[MERGE] knit._PackAccess

Fri Aug 3 15:47:04 BST 2007

John Arbash Meinel has voted tweak.
Status is now: Conditionally approved
Comment:
I was looking through the code earlier, and I never saw a good 
definition of
what a 'node' contains. It seemed a little random. And took me a while 
to track
down what was actually being done.

Also, this should have been caught in an earlier review but in the test 
suite
you did:

class TestGraphIndexKnit(KnitTests):
     """Tests for knits using a GraphIndex rather than a KnitIndex."""

     def make_g_index(self, name, ref_lists=0, nodes=[]):
         builder = GraphIndexBuilder(ref_lists)

v- Here you do "(node, references, value)"

         for node, references, value in nodes:
             builder.add_node(node, references, value)
         stream = builder.finish()
         trans = self.get_transport()
         trans.put_file(name, stream)
         return GraphIndex(trans, name)

     def two_graph_index(self, deltas=False, catch_adds=False):
         """Build a two-graph index.

         :param deltas: If true, use underlying indices with two node-ref
             lists and 'parent' set to a delta-compressed against tail.
         """
         # build a complex graph across several indices.
         if deltas:
             # delta compression inn the index
             index1 = self.make_g_index('1', 2, [
                 (('tip', ), 'N0 100', ([('parent', )], [], )),
                 (('tail', ), '', ([], []))])
             index2 = self.make_g_index('2', 2, [
                 (('parent', ), ' 100 78', ([('tail', ), ('ghost', )], 
[('tail', )])),
                 (('separate', ), '', ([], []))])

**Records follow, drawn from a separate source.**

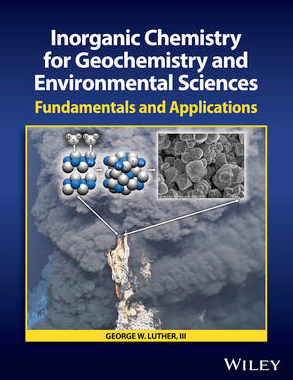 GEOTRACES] Inorganic Chemistry for Geochemistry and Environmental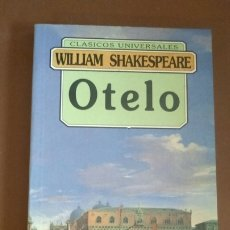 Libros: OTELO. WILLIAM SHAKESPEARE. EDICIÓN INTEGRA 9788476728765. FONTANA. Lote 213973575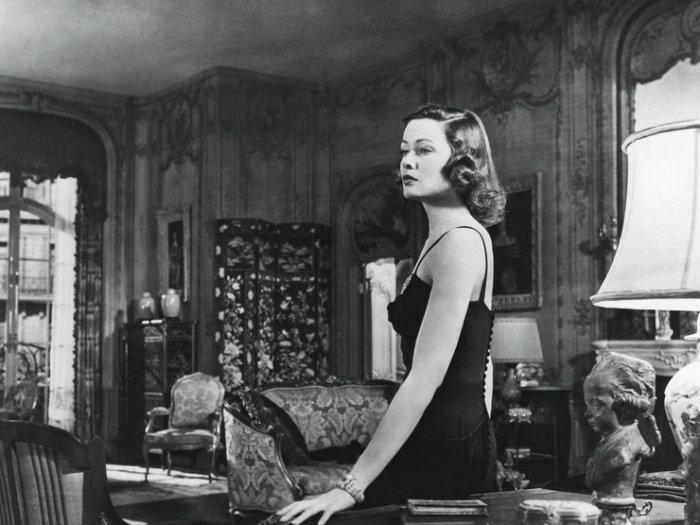 Η Elsie de Wolfe μπορεί να είναι η πρώτη superstar της διακόσμησης.
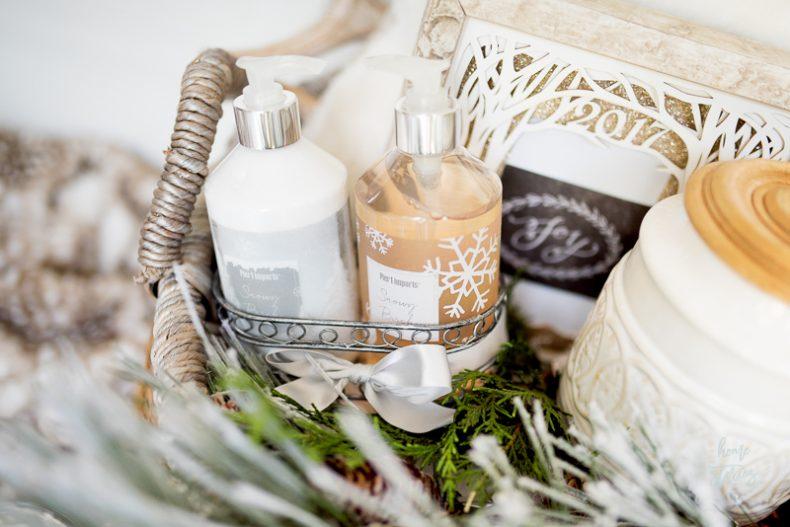 Wedding Gift Basket Ideas 70 Stunning Kitchen Gift Basket For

^- But this looks a lot more like "node, value, references".
Oh, and it might be clearer if you called it "node_id", since it isn't 
the
whole node.

Oh, and in 'bzrlib.tests.test_knit" you do:
from bzrlib.index import *

Which is pretty bad form for our code. Mostly because I saw: 
GraphIndexBuilder
and was trying to figure out where it came from.
But I couldn't find it by searching through the code. And it took me 
quite a
while before I started to think about searching for "from X import *" 
(and if
there were more than 1, it would be a *real* mess)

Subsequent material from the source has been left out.